*** INFORMATION PROVIDED ***
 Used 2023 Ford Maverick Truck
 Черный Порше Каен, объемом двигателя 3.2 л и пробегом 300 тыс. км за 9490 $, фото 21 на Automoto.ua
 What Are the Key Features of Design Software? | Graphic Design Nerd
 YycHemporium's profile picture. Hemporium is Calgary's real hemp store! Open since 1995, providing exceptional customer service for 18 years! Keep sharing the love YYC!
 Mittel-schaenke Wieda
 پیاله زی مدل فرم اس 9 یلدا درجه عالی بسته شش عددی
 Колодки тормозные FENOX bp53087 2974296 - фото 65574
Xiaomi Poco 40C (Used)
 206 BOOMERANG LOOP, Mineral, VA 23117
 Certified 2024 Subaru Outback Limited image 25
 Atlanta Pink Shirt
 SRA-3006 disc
*** End of INFORMATION PROVIDED ***
*** INFORMATION PROVIDED ***
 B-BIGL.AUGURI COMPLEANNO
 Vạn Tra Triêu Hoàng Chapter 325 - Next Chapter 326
*** End of INFORMATION PROVIDED ***
Take the listing above and repeat exactly the lines from the one containing "پیاله زی مدل" through the one containing "SRA-3006 disc", both included.

> _OUTPUT BELOW_
 پیاله زی مدل فرم اس 9 یلدا درجه عالی بسته شش عددی
 Колодки тормозные FENOX bp53087 2974296 - фото 65574
Xiaomi Poco 40C (Used)
 206 BOOMERANG LOOP, Mineral, VA 23117
 Certified 2024 Subaru Outback Limited image 25
 Atlanta Pink Shirt
 SRA-3006 disc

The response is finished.